## [Given information]

--------------------------------------------------

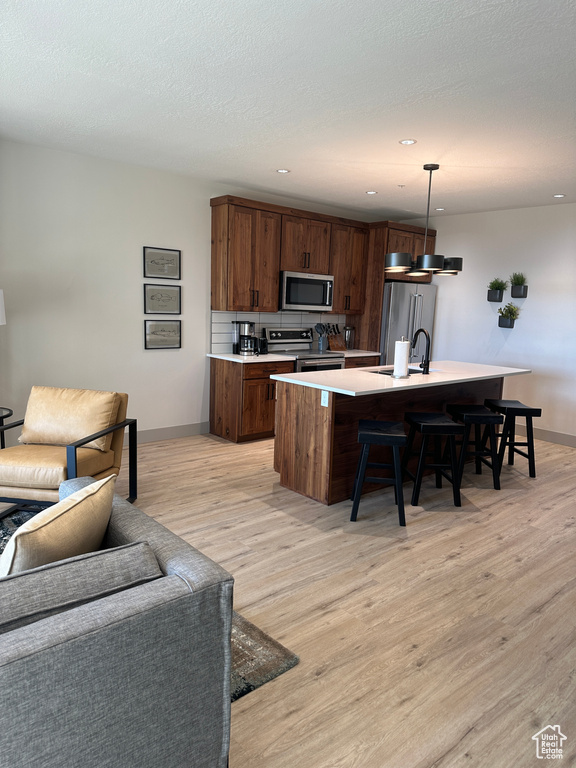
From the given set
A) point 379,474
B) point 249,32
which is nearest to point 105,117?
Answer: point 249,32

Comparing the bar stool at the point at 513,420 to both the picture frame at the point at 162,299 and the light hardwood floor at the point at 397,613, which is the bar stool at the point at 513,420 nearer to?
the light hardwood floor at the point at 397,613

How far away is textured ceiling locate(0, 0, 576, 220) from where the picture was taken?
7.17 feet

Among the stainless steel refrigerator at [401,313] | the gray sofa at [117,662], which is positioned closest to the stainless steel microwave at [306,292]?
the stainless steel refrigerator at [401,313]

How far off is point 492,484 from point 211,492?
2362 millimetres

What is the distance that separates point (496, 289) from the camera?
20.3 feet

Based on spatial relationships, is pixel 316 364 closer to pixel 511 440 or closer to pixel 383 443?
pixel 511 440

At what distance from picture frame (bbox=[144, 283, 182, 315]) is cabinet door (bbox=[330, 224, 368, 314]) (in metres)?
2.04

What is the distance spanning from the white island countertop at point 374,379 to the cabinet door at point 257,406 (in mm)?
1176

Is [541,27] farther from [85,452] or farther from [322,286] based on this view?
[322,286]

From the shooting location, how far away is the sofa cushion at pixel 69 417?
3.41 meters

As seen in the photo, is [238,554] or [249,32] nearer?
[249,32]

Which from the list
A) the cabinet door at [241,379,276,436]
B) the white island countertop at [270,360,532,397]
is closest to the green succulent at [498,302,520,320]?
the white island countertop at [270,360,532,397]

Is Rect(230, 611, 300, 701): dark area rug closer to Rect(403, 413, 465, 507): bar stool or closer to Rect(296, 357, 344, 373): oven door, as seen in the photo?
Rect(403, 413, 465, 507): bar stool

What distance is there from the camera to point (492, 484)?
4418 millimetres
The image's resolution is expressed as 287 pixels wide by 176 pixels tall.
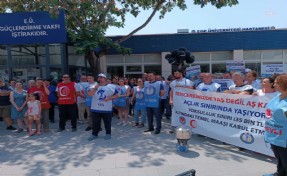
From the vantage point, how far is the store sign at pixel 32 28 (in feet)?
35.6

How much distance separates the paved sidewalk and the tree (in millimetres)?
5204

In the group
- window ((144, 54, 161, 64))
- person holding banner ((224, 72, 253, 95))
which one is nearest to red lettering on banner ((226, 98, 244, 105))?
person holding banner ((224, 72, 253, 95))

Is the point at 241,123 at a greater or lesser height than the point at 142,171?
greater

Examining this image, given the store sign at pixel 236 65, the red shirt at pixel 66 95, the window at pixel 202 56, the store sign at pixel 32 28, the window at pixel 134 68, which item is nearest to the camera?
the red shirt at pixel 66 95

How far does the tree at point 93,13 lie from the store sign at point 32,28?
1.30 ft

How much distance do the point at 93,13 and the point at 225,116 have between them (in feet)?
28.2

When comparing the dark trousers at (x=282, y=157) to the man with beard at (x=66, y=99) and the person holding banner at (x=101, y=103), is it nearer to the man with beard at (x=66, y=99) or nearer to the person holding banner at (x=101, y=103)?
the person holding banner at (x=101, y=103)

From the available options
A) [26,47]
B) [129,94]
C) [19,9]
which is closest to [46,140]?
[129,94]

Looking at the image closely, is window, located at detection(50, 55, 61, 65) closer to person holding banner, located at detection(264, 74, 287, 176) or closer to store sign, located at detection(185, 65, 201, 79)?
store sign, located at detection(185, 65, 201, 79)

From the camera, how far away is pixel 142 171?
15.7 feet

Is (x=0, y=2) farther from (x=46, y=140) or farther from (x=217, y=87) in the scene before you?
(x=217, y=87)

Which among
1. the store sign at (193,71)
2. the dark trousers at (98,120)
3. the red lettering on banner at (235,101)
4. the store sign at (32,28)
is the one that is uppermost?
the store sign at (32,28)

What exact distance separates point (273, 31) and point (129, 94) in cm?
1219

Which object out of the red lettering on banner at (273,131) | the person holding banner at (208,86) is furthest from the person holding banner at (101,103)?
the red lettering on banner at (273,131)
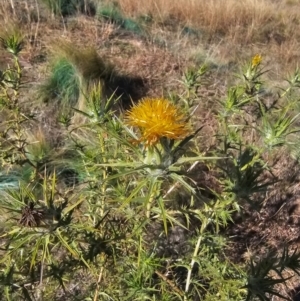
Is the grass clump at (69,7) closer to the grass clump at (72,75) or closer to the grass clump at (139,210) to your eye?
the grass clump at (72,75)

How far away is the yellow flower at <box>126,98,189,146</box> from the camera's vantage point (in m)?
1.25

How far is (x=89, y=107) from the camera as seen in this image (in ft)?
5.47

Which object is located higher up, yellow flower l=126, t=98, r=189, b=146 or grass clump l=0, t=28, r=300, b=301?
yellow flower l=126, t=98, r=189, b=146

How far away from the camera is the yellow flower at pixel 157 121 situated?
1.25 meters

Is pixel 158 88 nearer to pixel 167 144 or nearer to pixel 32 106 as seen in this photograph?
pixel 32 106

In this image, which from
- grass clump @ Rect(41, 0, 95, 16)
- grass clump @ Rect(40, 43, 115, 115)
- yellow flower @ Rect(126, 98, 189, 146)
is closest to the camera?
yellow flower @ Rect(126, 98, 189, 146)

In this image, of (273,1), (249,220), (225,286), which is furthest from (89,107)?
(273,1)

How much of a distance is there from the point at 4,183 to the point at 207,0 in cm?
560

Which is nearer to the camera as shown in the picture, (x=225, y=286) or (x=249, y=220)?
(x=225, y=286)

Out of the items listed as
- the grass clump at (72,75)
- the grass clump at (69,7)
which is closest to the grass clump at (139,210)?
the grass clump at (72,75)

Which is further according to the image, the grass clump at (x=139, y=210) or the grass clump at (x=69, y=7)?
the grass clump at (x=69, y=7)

--------------------------------------------------

## [Aim of the exercise]
Leave out the pictures and reproduce the rest of the listing exactly.

## [Reply]
From the given set
A) point 379,474
B) point 249,32
which is nearest to point 105,117?
Answer: point 249,32

Comparing the bar stool at the point at 513,420 to both the picture frame at the point at 162,299 and the light hardwood floor at the point at 397,613, which is the bar stool at the point at 513,420 nearer to?
the light hardwood floor at the point at 397,613

How far away is textured ceiling locate(0, 0, 576, 220) from where the picture was taken?
7.17 feet

Among the stainless steel refrigerator at [401,313] | the gray sofa at [117,662], which is positioned closest to the stainless steel microwave at [306,292]?
the stainless steel refrigerator at [401,313]

How far off is point 492,484 from point 211,492?
2362 millimetres

What is the distance that separates point (496, 289) from the camera?
20.3 feet

Based on spatial relationships, is pixel 316 364 closer to pixel 511 440 or closer to pixel 383 443?
pixel 511 440

At what distance from picture frame (bbox=[144, 283, 182, 315]) is cabinet door (bbox=[330, 224, 368, 314]) (in metres)?
2.04

What is the distance spanning from the white island countertop at point 374,379 to the cabinet door at point 257,406 (in mm)?
1176

Is [541,27] farther from [85,452] or farther from [322,286] based on this view?
[322,286]

From the shooting location, how far away is the sofa cushion at pixel 69 417?
3.41 meters

As seen in the photo, is [238,554] or [249,32] nearer?
[249,32]

Which from the list
A) the cabinet door at [241,379,276,436]
B) the white island countertop at [270,360,532,397]
is closest to the green succulent at [498,302,520,320]?
the white island countertop at [270,360,532,397]

Is Rect(230, 611, 300, 701): dark area rug closer to Rect(403, 413, 465, 507): bar stool or closer to Rect(296, 357, 344, 373): oven door, as seen in the photo?
Rect(403, 413, 465, 507): bar stool

What distance is there from the camera to point (492, 484)?
4418 millimetres
The image's resolution is expressed as 287 pixels wide by 176 pixels tall.
From the vantage point, how far is the store sign at pixel 32 28 (in feet)?
35.6

How much distance separates the paved sidewalk and the tree (in millimetres)?
5204

In the group
- window ((144, 54, 161, 64))
- person holding banner ((224, 72, 253, 95))
which one is nearest to red lettering on banner ((226, 98, 244, 105))?
person holding banner ((224, 72, 253, 95))

Is the point at 241,123 at a greater or lesser height than the point at 142,171?
greater

Examining this image, given the store sign at pixel 236 65, the red shirt at pixel 66 95, the window at pixel 202 56, the store sign at pixel 32 28, the window at pixel 134 68, which item is nearest to the camera?
the red shirt at pixel 66 95

How far does the tree at point 93,13 lie from the store sign at point 32,28?
1.30 ft

How much distance do the point at 93,13 and the point at 225,116 have between them (in feet)?
28.2

When comparing the dark trousers at (x=282, y=157) to the man with beard at (x=66, y=99) and the person holding banner at (x=101, y=103), is it nearer to the man with beard at (x=66, y=99) or nearer to the person holding banner at (x=101, y=103)?
the person holding banner at (x=101, y=103)

From the available options
A) [26,47]
B) [129,94]
C) [19,9]
which is closest to [46,140]?
[129,94]

Looking at the image closely, is window, located at detection(50, 55, 61, 65) closer to person holding banner, located at detection(264, 74, 287, 176) or closer to store sign, located at detection(185, 65, 201, 79)?
store sign, located at detection(185, 65, 201, 79)

From the camera, how far away is pixel 142 171?
15.7 feet

Is (x=0, y=2) farther from (x=46, y=140) or farther from (x=217, y=87) in the scene before you?
(x=217, y=87)

Which among
1. the store sign at (193,71)
2. the dark trousers at (98,120)
3. the red lettering on banner at (235,101)
4. the store sign at (32,28)
is the one that is uppermost?
the store sign at (32,28)

What exact distance separates point (273, 31) and point (129, 94) in cm?
1219

Which object out of the red lettering on banner at (273,131) | the person holding banner at (208,86) is furthest from the person holding banner at (101,103)?
the red lettering on banner at (273,131)
Is the grass clump at (69,7) closer to the grass clump at (72,75) or closer to the grass clump at (139,210) to your eye?
the grass clump at (72,75)

How far away is the yellow flower at <box>126,98,189,146</box> from the camera's vantage point (in m)?
1.25

How far is (x=89, y=107) from the camera as seen in this image (in ft)?
5.47

Which object is located higher up, yellow flower l=126, t=98, r=189, b=146 or grass clump l=0, t=28, r=300, b=301?
yellow flower l=126, t=98, r=189, b=146

How far away from the camera is the yellow flower at pixel 157 121 situated?
1.25 meters

Is pixel 158 88 nearer to pixel 167 144 or nearer to pixel 32 106 as seen in this photograph?
pixel 32 106

In this image, which from
- grass clump @ Rect(41, 0, 95, 16)
- grass clump @ Rect(40, 43, 115, 115)
- yellow flower @ Rect(126, 98, 189, 146)
is closest to the camera?
yellow flower @ Rect(126, 98, 189, 146)

In this image, of (273,1), (249,220), (225,286), which is furthest from (89,107)?
(273,1)

How much of a distance is there from the point at 4,183 to the point at 207,0 in cm?
560

Which is nearer to the camera as shown in the picture, (x=225, y=286) or (x=249, y=220)?
(x=225, y=286)

Out of the items listed as
- the grass clump at (72,75)
- the grass clump at (69,7)
which is closest to the grass clump at (139,210)?
the grass clump at (72,75)

Which is further according to the image, the grass clump at (x=139, y=210) or the grass clump at (x=69, y=7)?
the grass clump at (x=69, y=7)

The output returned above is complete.